Jeffrey Augustus R. Cabuay – Toulouse (jurisdiction: Occitanie / Pyrénées-Méditeranée region)
During his studies in BS Marketing Management at De La Salle University in the Philippines, Honorary Consul Jeffrey Cabuay launched his entrepreneurial adventures with friends to start an events company and continued these activities in the insurance, automotive, and defense industries after graduation. He also pursued working in the outsourcing industry during its infancy stages where he discovered global markets and clients.
An invitation to study in France made him decide on a professional hiatus. A decision that made him discover the European culture, and the French language, - and meet his future wife. He became the President of the French-Filipino association in the Occitanie region, where he used it to organize activities for the Filipino community and to promote the Philippines. This was the moment when the Philippine Ambassador to France decided to appoint him as Honorary Consul. Honorary Consul Jeffrey is the founder and Chief Experience Officer of Rope One Dynamics Consulting, a company providing services in training, marketing, digital, and design. His love for teaching and training also leads him to teach in undergraduate and postgraduate courses. He is married with 3 children and speaks Filipino, English, French, and a little Pangasinan. He is an Arnis and Karate practitioner.
David Zuellig – Monaco
Honorary Consul General David Zuellig attended Fordham University in New York and an Investment and Finance course from Credit Suisse in the same US state. His family privately owns the Zuellig Group which holds and manages long-term interests in healthcare, pharmaceuticals, insurance, specialized distribution services, industrial supplies and solutions, and property. He is Chairman of FPG Insurance and Z Healthcare Asia Holdings, Inc, and was once the Chairman of Interpharma Investments Ltd. He is also a Director for Harbor Holdings, Ltd. In Credit Suisse’s Impact Investment Fund Advisory Council, he holds the position of Senior Advisor for the Asia-Pacific region. He Chairs the Zuellig Initiatives Philantropiques in Monaco.

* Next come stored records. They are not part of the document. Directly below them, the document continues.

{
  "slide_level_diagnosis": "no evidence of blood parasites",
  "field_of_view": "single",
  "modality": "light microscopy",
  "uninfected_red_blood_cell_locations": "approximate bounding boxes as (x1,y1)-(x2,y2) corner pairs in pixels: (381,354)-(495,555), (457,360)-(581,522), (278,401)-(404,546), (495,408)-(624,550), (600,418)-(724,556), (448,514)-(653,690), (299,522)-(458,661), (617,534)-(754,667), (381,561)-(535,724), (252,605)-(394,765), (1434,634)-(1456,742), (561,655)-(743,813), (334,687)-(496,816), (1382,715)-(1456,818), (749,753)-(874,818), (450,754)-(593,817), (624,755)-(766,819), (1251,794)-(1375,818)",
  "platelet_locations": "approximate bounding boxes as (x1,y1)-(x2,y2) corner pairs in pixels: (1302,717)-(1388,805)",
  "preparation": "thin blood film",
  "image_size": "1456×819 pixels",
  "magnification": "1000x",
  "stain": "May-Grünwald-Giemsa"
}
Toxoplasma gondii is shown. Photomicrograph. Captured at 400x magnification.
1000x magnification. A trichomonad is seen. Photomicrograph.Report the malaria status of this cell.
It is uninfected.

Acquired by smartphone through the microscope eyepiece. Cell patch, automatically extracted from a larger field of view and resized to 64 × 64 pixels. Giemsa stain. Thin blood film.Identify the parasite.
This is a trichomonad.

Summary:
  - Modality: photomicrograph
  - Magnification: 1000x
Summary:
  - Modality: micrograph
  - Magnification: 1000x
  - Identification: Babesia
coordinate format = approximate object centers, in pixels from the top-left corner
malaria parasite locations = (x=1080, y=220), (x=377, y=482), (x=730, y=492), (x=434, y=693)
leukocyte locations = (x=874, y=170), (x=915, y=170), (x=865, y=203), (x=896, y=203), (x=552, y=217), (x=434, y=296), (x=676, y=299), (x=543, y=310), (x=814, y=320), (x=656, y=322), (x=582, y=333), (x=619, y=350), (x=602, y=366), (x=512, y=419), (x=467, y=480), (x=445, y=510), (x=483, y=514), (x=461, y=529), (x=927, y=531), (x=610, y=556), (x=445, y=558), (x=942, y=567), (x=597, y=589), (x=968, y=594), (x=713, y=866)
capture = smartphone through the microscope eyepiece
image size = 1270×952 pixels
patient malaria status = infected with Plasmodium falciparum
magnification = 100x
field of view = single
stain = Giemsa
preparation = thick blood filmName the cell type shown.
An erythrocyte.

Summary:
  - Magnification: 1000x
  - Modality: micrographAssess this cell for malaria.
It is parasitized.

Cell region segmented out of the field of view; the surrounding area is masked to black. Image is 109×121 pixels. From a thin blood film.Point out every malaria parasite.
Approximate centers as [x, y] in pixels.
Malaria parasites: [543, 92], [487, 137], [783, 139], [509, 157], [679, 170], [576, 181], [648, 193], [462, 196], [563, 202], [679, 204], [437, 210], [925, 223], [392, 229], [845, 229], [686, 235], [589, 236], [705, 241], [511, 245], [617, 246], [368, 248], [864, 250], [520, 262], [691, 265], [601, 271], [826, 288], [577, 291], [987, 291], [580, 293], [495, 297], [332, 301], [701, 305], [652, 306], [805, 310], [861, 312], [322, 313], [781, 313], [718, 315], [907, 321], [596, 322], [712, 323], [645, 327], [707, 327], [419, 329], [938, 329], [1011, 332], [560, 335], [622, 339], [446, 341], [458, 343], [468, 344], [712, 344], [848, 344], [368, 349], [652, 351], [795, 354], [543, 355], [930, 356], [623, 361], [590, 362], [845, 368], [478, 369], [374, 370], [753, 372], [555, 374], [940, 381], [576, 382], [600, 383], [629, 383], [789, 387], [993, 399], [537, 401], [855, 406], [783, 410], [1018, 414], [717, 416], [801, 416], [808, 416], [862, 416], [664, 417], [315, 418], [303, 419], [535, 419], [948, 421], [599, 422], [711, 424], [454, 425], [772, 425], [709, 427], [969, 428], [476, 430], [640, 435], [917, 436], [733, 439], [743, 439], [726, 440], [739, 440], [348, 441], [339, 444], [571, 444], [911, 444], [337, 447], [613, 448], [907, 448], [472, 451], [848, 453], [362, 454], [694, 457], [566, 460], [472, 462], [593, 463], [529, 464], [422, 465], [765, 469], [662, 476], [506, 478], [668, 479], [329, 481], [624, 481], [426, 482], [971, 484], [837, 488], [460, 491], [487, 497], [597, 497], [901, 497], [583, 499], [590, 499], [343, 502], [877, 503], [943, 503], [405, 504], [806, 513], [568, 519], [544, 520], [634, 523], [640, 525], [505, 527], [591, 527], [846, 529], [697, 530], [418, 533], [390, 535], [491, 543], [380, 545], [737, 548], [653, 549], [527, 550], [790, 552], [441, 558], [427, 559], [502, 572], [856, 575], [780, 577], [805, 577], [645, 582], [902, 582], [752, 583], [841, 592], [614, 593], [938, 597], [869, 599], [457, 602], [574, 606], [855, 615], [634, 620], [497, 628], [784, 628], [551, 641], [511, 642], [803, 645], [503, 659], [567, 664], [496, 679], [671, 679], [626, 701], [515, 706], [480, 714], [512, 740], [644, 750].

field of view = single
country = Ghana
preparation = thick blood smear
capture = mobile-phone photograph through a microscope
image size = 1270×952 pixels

Once a Trustee of the Zuellig Family Foundation, he passed on this position in favor of the next generation. Named as one of Asia’s leading philanthropists, his family foundation is geared towards improving health conditions in rural communities throughout the Philippines. In March 2017, he was elected to the Board of Directors of Asia Philanthropy Circle Ltd. Honorary Consul General David received the Forbes Hero of Philanthropy in 2017. He is married to Dr. Hazel Paragua-Zuellig. His language proficiencies are in English, German, and Swiss German. He also speaks a little French and Thai.